Right now, MOOCs are great – take classes from an Ivy for free! – and problematic – sure, but the best you can do is a completion certificate. In other words, it’s not a degree program.
But what if you just need the knowledge, and the degree doesn’t matter? What if, in other words, you’re an apprentice?
I’m not trying to argue that this is THE solution to all our student debt and unemployment woes. I am saying that it’s an interesting potential contributor to a solution.
What do you think? Would you have skipped college to apprentice to your profession? Would you encourage your kids to consider it?
Image credit: Institute for the Future
Jeffrey Cufaude says:
Dan Pink made mention of this issue in his special New Year’s Day webinar, suggesting that a college degree as the sole (or primary) “signaling” devise of a person’s capabilities and knowledge was going to be further disrupted in the years ahead for many of the reasons you cited.
I think what we are going to increasingly see is the diversification of pathways for professional development and knowledge certification and more personal opportunities to pick and choose and combine and commit to meet whatever are needs and interests might be at the moment. This will be a real challenge TO some traditional institutions and the role they have played in the vocational marketplace and FOR traditional institutions who are not open to looking at a portfolio of apprenticeships, self-guided learning, association education, and typical academic coursework as a viable signal.
Shelly Alcorn, CAE says:
Elizabeth –
Great post. I just read a fascinating book called “Rethinking Education in the Age of Technology” and they took it one step further – that certification, levels or badging could be used in the K-12 system as well instead of arbitrary grade levels determined by birthdate. Those kids who can move faster, will. You get the certificate in algebra and you are done with it whether it takes you three months or three years. Those who choose not to pursue that certificate, can have their talents utilized on other types of work they are more suited for and more desirous of exploring. I’m not saying “grades” should be eliminated entirely, obviously there is a good case to be made that children need age appropriate socialization and shared maturity levels with their peers. But teachers might need to start getting used to the idea that kids in their classrooms are going to have tools now that accommodate individual learning in many different subjects at vastly different rates. That makes the job infinitely harder, but it seems like it might be even more rewarding.
I think there is much to be said for apprenticeship as a more intuitive way to learn. Most humans learn by doing. It’s one of the most effective ways we have to transmit information that can evolve into skills and knowledge. What is unnatural is the “factory” style education system that has evolved out of theories in the early 1900’s better suited to mass production than mass education. I’m not a K-12 hater, just someone who thinks things can and will be done differently in the future.

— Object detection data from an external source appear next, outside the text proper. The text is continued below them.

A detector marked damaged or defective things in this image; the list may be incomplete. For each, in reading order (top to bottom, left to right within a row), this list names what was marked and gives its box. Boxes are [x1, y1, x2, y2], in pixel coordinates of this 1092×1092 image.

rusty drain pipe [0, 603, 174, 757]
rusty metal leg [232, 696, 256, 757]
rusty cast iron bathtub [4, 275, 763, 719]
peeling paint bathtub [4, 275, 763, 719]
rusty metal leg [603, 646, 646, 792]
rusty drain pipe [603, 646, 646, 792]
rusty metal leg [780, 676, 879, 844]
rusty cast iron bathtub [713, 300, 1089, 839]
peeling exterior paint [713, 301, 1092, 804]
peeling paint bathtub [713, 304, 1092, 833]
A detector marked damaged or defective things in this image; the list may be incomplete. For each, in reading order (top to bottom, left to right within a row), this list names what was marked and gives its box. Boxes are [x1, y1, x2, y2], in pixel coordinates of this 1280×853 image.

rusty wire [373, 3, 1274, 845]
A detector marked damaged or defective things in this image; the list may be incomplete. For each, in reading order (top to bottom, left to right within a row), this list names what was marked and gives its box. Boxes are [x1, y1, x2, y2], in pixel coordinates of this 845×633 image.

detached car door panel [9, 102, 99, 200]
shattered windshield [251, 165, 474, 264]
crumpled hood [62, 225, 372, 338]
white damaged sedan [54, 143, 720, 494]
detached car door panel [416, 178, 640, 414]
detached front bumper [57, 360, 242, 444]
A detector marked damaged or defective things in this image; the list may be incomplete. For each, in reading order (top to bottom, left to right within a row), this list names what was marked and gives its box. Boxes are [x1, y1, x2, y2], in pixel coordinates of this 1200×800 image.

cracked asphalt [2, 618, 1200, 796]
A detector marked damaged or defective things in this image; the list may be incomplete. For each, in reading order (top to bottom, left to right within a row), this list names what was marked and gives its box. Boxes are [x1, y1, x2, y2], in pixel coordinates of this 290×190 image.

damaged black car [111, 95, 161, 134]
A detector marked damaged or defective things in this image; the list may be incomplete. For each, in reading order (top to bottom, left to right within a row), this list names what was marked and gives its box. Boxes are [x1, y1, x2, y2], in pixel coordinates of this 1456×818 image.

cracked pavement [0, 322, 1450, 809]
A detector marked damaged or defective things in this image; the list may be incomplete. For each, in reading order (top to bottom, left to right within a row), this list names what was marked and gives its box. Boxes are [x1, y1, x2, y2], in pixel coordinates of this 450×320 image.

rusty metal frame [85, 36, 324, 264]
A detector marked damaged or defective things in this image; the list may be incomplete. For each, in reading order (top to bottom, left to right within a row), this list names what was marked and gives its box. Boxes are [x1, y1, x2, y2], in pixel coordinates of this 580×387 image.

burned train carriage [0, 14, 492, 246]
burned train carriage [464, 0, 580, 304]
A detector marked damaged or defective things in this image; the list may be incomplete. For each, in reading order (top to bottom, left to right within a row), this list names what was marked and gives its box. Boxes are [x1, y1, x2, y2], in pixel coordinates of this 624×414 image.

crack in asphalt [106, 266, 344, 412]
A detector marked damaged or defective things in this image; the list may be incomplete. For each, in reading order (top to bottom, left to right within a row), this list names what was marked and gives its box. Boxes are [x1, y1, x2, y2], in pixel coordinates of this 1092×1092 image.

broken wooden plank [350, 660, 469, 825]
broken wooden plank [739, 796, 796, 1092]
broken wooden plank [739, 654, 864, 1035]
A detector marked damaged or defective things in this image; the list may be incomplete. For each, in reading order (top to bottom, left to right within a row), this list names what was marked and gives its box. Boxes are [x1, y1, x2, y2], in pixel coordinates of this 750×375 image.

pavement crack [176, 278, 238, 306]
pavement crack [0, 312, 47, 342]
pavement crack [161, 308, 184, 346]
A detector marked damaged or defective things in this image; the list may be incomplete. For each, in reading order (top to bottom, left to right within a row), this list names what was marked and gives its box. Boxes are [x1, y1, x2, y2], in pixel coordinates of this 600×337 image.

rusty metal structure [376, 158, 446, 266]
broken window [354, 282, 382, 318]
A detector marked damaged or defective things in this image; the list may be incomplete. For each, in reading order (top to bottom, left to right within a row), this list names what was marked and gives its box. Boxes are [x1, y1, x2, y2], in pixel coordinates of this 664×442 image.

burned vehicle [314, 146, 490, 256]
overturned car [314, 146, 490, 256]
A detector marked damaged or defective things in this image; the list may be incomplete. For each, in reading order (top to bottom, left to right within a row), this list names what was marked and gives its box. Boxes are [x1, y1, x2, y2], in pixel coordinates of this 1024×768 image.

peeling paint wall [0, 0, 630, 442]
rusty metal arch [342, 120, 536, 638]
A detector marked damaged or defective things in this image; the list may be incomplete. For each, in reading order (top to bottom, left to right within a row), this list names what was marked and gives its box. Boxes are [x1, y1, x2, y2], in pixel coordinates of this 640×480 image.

Associations will/should/can have an important role in determining what is useful in the workplace and what isn’t for their particular market segments. Associations have more opportunities than ever to engage directly in this evolution and provide value to future members but not if they miss this window. It won’t be open forever.
Shelly
Elizabeth Weaver Engel, CAE says:
Another education-related concept that has been fascinating me recently is “flipped learning.” It takes the traditional model of classroom lecture and practice work at home and flips it, so students view pre-recorded lecture modules at home and then do their practicing work in the classroom, where they have people nearby who can help them when they run into problems (aka “teachers,” rather than parents who may or may not be able to help them with their physics or calculus work at home). Shelly, it seems to me that flipped learning ties nicely with the badging/certificate concept you mention, and potentially moves us away from the factory model you mention and Michel Foucault discusses in Discipline and Punish that has been prevalent for so long.